= Study text =
Consolidation of data


I’ve been reading research papers recently (I must be in a “deep thoughts” kinda mood) and one from IDC floated across my screen. It discussed the consolidation of data as a by-product of organizations looking for more accurate and more timely analysis. As an example, the nation’s health data is spread out over five large databases.

Oak Ridge National Lab has submitted a proposal to unify all these databases and perform fraud detection using one of the world’s fastest supercomputers, their Cray system nicknamed “Jaguar.” This solution could save $50 billion a year by analyzing the data in near-real time.

It’s all about pattern recognition: trying to stop the terrorist before s/he strikes or spotting fraud at financial institutions or with Medicare. But it’s not just stopping the bad guys, it’s also about combining every larger databases about our behaviors and knowing what we are going to do before we do it. The more data points, the more accurate the predictions.

= Given records =
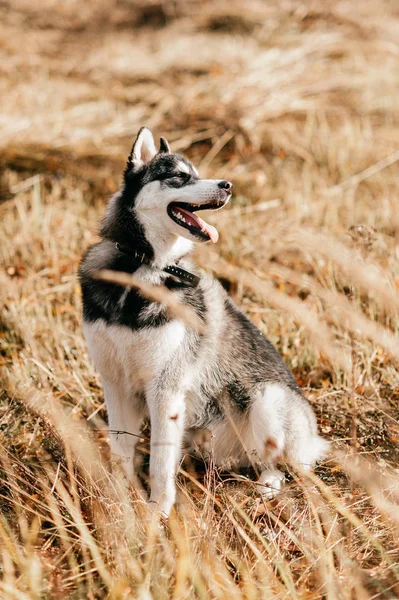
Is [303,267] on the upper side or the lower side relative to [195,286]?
lower

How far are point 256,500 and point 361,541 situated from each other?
20.0 inches

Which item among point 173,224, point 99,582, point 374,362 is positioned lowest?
point 374,362

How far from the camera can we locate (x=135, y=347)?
3.11 meters

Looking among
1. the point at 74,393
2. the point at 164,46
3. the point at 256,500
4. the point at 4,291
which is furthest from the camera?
the point at 164,46

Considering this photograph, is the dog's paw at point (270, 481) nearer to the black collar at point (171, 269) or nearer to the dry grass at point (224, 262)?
the dry grass at point (224, 262)

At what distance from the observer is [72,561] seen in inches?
101

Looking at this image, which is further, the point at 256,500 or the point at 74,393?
the point at 74,393

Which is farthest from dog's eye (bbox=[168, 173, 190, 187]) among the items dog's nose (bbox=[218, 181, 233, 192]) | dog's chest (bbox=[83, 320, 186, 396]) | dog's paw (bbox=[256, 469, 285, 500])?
dog's paw (bbox=[256, 469, 285, 500])

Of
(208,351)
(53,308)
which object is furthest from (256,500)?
(53,308)

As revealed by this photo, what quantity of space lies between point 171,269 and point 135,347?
1.60 feet

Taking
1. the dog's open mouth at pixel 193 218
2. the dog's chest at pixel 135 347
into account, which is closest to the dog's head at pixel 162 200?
the dog's open mouth at pixel 193 218

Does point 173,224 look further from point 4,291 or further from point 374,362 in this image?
point 4,291

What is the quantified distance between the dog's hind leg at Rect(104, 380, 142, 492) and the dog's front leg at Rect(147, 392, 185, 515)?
0.61 feet

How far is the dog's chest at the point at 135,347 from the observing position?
3094 millimetres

= Exercise set =
a – Extract the part of the post on data consolidation that opens with the words containing "Oak Ridge National" and closes with "in near-real time.".
b – Answer these questions about the post on data consolidation:
(i) Over how many large databases is the nation's health data spread?
(ii) What is the nickname of the Cray system at Oak Ridge National Lab?
(iii) According to the post, what makes predictions more accurate?
c – Continue the post on data consolidation from its last sentence.

= Outputs for the tasks =
a –
Oak Ridge National Lab has submitted a proposal to unify all these databases and perform fraud detection using one of the world’s fastest supercomputers, their Cray system nicknamed “Jaguar.” This solution could save $50 billion a year by analyzing the data in near-real time.

b –
(i) Five.
(ii) "Jaguar."
(iii) More data points.

c –
Having all that data in one place will create serious security concerns. This is one of the reasons the ID card debate in the UK has been consumed with turmoil. Of course, imagine feeding all the data about real-time cyber attacks and network activity into one database that looks at patterns. We could spot the emergence of new worms and viruses quite quickly and respond shortly thereafter with pinpoint patches.

If information is power, the concentration of all that power into one place is unnerving. The creators of the US Constitution new this and spread out power across three branches. Do we want government or private organizations to have that much power over us?

As Schneier puts it, it’s all about liberty v. control. Or how I like to put it: job security.